◆ **Task material**
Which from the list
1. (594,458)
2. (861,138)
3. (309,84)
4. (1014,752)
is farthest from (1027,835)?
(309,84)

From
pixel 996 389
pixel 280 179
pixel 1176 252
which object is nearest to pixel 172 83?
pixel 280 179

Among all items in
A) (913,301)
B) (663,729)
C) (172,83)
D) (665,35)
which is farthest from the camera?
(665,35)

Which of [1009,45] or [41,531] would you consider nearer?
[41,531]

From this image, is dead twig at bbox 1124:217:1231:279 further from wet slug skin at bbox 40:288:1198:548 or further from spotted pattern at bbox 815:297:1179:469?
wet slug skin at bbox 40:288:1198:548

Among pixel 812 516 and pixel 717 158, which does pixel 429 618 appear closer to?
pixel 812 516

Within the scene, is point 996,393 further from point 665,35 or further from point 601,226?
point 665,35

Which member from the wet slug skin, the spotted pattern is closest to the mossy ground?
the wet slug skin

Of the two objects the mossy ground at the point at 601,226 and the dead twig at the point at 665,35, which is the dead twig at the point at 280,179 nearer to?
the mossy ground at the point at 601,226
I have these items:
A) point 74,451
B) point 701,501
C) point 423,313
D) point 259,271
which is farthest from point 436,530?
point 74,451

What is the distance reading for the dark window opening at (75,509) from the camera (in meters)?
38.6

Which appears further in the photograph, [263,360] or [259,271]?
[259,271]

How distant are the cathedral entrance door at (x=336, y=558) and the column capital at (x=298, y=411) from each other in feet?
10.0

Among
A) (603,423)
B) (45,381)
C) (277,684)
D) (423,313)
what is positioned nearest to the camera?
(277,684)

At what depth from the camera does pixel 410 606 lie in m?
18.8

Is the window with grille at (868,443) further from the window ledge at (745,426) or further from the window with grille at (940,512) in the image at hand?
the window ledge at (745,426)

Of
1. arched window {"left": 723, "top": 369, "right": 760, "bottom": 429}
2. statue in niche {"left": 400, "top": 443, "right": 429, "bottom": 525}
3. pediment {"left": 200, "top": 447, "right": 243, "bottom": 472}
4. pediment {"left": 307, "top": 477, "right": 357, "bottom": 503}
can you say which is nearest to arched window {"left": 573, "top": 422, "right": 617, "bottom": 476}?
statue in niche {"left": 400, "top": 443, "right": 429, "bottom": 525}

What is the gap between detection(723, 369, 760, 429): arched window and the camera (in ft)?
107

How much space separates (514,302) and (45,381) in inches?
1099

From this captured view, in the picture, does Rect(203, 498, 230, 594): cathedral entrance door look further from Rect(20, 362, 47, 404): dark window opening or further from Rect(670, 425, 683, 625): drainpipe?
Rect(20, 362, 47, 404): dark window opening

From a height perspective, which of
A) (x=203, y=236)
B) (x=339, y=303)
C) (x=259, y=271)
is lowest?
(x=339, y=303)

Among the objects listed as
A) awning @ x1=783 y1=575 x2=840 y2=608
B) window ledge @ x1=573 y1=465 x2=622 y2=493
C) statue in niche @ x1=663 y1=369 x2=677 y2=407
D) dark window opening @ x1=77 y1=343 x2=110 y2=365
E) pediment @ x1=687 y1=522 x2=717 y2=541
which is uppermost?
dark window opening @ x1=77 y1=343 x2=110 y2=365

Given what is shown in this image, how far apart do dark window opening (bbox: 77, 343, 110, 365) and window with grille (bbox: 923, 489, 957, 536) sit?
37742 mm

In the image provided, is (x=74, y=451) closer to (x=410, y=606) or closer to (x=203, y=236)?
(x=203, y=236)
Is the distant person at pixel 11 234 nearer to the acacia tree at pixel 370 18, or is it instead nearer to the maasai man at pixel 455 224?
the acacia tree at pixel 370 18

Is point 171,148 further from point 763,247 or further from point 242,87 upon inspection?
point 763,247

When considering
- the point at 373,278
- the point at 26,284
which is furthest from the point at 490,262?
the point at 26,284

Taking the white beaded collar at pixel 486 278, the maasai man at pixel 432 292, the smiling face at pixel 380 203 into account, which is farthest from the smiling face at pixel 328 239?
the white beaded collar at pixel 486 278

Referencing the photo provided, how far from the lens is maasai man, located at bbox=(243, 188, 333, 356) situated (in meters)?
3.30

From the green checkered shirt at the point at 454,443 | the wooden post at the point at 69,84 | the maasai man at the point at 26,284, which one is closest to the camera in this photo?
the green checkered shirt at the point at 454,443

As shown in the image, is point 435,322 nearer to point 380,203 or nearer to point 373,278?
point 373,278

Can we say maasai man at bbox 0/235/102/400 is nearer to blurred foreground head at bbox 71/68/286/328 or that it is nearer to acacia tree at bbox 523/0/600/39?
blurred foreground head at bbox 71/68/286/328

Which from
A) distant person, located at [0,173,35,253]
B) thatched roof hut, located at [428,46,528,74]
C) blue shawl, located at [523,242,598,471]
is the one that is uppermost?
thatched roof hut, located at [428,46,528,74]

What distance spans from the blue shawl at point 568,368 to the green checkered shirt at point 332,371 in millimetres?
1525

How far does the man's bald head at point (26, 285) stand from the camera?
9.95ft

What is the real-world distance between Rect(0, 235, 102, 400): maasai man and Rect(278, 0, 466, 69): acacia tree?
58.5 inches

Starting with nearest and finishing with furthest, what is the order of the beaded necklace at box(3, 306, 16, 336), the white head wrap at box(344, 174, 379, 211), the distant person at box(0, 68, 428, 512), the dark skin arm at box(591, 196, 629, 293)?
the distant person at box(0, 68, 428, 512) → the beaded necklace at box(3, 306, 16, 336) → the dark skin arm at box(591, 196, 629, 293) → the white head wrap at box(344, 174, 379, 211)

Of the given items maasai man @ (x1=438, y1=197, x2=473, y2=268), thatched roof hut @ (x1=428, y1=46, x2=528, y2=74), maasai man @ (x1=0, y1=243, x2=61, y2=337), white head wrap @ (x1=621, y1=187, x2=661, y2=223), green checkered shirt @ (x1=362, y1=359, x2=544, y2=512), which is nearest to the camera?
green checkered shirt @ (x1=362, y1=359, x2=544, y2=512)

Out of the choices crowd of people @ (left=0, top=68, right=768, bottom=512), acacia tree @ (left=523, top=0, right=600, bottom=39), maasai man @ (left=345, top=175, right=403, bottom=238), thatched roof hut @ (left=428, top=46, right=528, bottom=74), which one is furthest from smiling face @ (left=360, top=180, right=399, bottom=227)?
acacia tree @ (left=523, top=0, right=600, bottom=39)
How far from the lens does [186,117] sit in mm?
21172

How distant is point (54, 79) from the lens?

◆ **Do this**
Copy every row above word for word, from the first to the last.

◆ **Answer below**
Which from the list
1. (594,458)
2. (861,138)
3. (309,84)
4. (1014,752)
is farthest from (1027,835)?
(309,84)

From
pixel 996 389
pixel 280 179
pixel 1176 252
which object is nearest to pixel 172 83?
pixel 280 179

Among all items in
A) (913,301)
B) (663,729)
C) (172,83)
D) (665,35)
which is farthest from the camera?
(665,35)

Which of [1009,45] or [41,531] would you consider nearer?
[41,531]

From this image, is dead twig at bbox 1124:217:1231:279 further from wet slug skin at bbox 40:288:1198:548 or further from spotted pattern at bbox 815:297:1179:469?
wet slug skin at bbox 40:288:1198:548

Among pixel 812 516 and pixel 717 158, which does pixel 429 618 appear closer to?
pixel 812 516

Within the scene, is point 996,393 further from point 665,35 or further from point 601,226?
point 665,35

Which member from the wet slug skin, the spotted pattern is closest to the mossy ground?
the wet slug skin

Of the two objects the mossy ground at the point at 601,226 and the dead twig at the point at 665,35, which is the dead twig at the point at 280,179 nearer to?
the mossy ground at the point at 601,226
I have these items:
A) point 74,451
B) point 701,501
C) point 423,313
D) point 259,271
which is farthest from point 436,530?
point 74,451

What is the distance reading for the dark window opening at (75,509) from the camera (in meters)?
38.6

Which appears further in the photograph, [263,360] or [259,271]?
[259,271]

How distant are the cathedral entrance door at (x=336, y=558) and the column capital at (x=298, y=411) from each other in feet?
10.0

Among
A) (603,423)
B) (45,381)
C) (277,684)
D) (423,313)
what is positioned nearest to the camera?
(277,684)

At what depth from the camera does pixel 410 606 lie in m?
18.8

Is the window with grille at (868,443) further from the window ledge at (745,426) or further from the window with grille at (940,512) in the image at hand?
the window ledge at (745,426)

Of
1. arched window {"left": 723, "top": 369, "right": 760, "bottom": 429}
2. statue in niche {"left": 400, "top": 443, "right": 429, "bottom": 525}
3. pediment {"left": 200, "top": 447, "right": 243, "bottom": 472}
4. pediment {"left": 307, "top": 477, "right": 357, "bottom": 503}
can you say which is nearest to arched window {"left": 573, "top": 422, "right": 617, "bottom": 476}?
statue in niche {"left": 400, "top": 443, "right": 429, "bottom": 525}

What is the gap between detection(723, 369, 760, 429): arched window and the camera (in ft)?
107

How much space separates (514,302) and (45,381) in inches?
1099

From this captured view, in the picture, does Rect(203, 498, 230, 594): cathedral entrance door look further from Rect(20, 362, 47, 404): dark window opening or further from Rect(670, 425, 683, 625): drainpipe?
Rect(20, 362, 47, 404): dark window opening

From a height perspective, which of
A) (x=203, y=236)
B) (x=339, y=303)
C) (x=259, y=271)
is lowest?
(x=339, y=303)

Among the objects listed as
A) awning @ x1=783 y1=575 x2=840 y2=608
B) window ledge @ x1=573 y1=465 x2=622 y2=493
C) statue in niche @ x1=663 y1=369 x2=677 y2=407
D) dark window opening @ x1=77 y1=343 x2=110 y2=365
E) pediment @ x1=687 y1=522 x2=717 y2=541
which is uppermost?
dark window opening @ x1=77 y1=343 x2=110 y2=365

Given what is shown in this image, how far apart do dark window opening (bbox: 77, 343, 110, 365) and window with grille (bbox: 923, 489, 957, 536) sit?
37742 mm

In the image provided, is (x=74, y=451) closer to (x=410, y=606) or closer to (x=203, y=236)?
(x=203, y=236)
Is the distant person at pixel 11 234 nearer to the acacia tree at pixel 370 18, or is it instead nearer to the maasai man at pixel 455 224?
the acacia tree at pixel 370 18

Is point 171,148 further from point 763,247 or further from point 242,87 upon inspection?
point 763,247

When considering
- the point at 373,278
- the point at 26,284
which is furthest from the point at 490,262?
the point at 26,284

Taking the white beaded collar at pixel 486 278, the maasai man at pixel 432 292, the smiling face at pixel 380 203 into account, which is farthest from the smiling face at pixel 328 239?
the white beaded collar at pixel 486 278

Referencing the photo provided, how far from the lens is maasai man, located at bbox=(243, 188, 333, 356) situated (in meters)?
3.30

From the green checkered shirt at the point at 454,443 | the wooden post at the point at 69,84 | the maasai man at the point at 26,284, which one is closest to the camera in this photo?
the green checkered shirt at the point at 454,443

As shown in the image, is point 435,322 nearer to point 380,203 or nearer to point 373,278?
point 373,278

Can we say maasai man at bbox 0/235/102/400 is nearer to blurred foreground head at bbox 71/68/286/328 or that it is nearer to acacia tree at bbox 523/0/600/39?
blurred foreground head at bbox 71/68/286/328

Which from
A) distant person, located at [0,173,35,253]
B) thatched roof hut, located at [428,46,528,74]
C) blue shawl, located at [523,242,598,471]
is the one that is uppermost?
thatched roof hut, located at [428,46,528,74]

What distance spans from the blue shawl at point 568,368 to the green checkered shirt at point 332,371 in millimetres?
1525

How far does the man's bald head at point (26, 285) stand from the camera?
9.95ft

What is the real-world distance between Rect(0, 235, 102, 400): maasai man and Rect(278, 0, 466, 69): acacia tree?
58.5 inches

Starting with nearest and finishing with furthest, what is the order of the beaded necklace at box(3, 306, 16, 336), the white head wrap at box(344, 174, 379, 211), the distant person at box(0, 68, 428, 512), the dark skin arm at box(591, 196, 629, 293)?
the distant person at box(0, 68, 428, 512) → the beaded necklace at box(3, 306, 16, 336) → the dark skin arm at box(591, 196, 629, 293) → the white head wrap at box(344, 174, 379, 211)

Of the given items maasai man @ (x1=438, y1=197, x2=473, y2=268), thatched roof hut @ (x1=428, y1=46, x2=528, y2=74), maasai man @ (x1=0, y1=243, x2=61, y2=337), white head wrap @ (x1=621, y1=187, x2=661, y2=223), green checkered shirt @ (x1=362, y1=359, x2=544, y2=512), which is nearest to the camera?
green checkered shirt @ (x1=362, y1=359, x2=544, y2=512)

Out of the choices crowd of people @ (left=0, top=68, right=768, bottom=512), acacia tree @ (left=523, top=0, right=600, bottom=39), maasai man @ (left=345, top=175, right=403, bottom=238), thatched roof hut @ (left=428, top=46, right=528, bottom=74), which one is furthest from smiling face @ (left=360, top=180, right=399, bottom=227)?
acacia tree @ (left=523, top=0, right=600, bottom=39)
How far from the lens does [186,117] sit in mm?
21172

How distant is point (54, 79) from the lens?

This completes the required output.